A short overview of Terrier's scoring architecture
Terrier is another Java-based, open source search engine developed at the School of Computing Science, University of Glasgow. It is positioned as a platform for IR research, and as such, has an extensible ranking architecture, with many ranking functions, such as LM, BM25 and the DFR framework already implemented. Therefore, it may be worthwhile to include a short summary and analysis of their architecture here.
The Terrier ranking architecture
The interface Model is top of the model (Similarity) hierarchy.
WeightingModel: abstract implementation of Model. It duplicates the information in the CollectionStatistics and EntryStatistics objects.
Idf class as a member field
Query term frequency: keyFrequency
score() is abstract
tf, docLen, df, tf(Corpus), keyFrequency
What I find strange in this implementation is that they felt the need for the second score() method. In case of e.g. BM25, the two-parameter version takes the required values, such as df, from WeightingModel, while some of these can be supported directly to the five-parameter method. However, the choice of parameters seems rather arbitrary.

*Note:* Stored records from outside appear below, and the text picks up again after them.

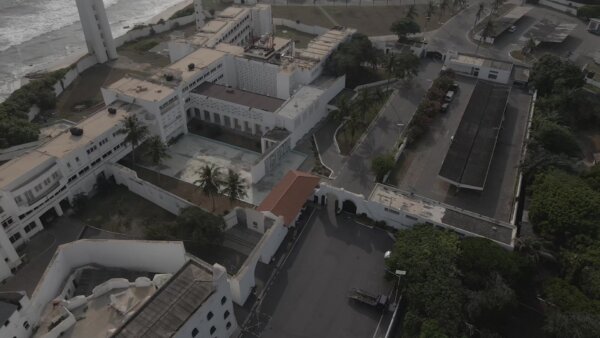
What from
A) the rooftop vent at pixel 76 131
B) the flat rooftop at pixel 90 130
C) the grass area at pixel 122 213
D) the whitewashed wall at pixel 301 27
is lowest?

There are two classes responsible for providing the statistical parameters to the model. CollectionStatistics stores the collection-level information.

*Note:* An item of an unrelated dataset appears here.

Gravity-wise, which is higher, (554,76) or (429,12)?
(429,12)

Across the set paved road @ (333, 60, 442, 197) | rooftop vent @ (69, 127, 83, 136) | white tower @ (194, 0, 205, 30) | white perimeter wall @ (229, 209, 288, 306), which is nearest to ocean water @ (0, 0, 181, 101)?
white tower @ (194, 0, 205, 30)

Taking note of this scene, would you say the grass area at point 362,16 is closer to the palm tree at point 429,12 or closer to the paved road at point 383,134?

fieldTokens: tokens in each field
numberOfPointers: total number of pointers in the inverted file $= sum(df)$
EntryStatistics contain some information about the term.
frequency: the total number of occurences (tf(Corpus) above)

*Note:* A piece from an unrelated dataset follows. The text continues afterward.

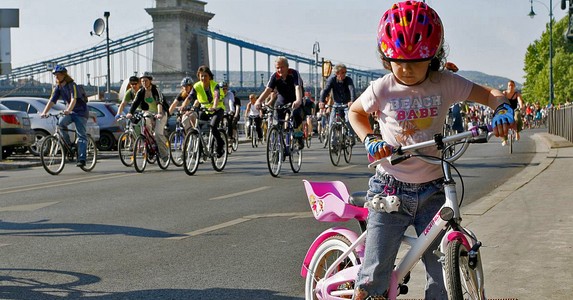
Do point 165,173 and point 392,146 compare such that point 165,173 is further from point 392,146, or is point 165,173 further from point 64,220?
point 392,146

The models are rather simple: they override the scoring methods with their own formulas. There are also methods for setting the parameters (e.g. b for BM25).
The last class of interest is Idf. All kinds of idf functions are defined in it, such as idfDFR(), idfENQUIRY (seems to be buggy in 3.0), etc. I have two gripes with this:
- For one, it gives the idea that if a new formula is added, its idf part should be implemented in this class. However, someone who just wants to use the library may not feel like modifying a core class.
Also, even this idea is false. BM25, for instance, does not have its own idfBM25() method in Idf; it is computed in the BM25 class directly.
Idf also has methods that compute the logarithm of number(s). This is because they use log2 instead of logn.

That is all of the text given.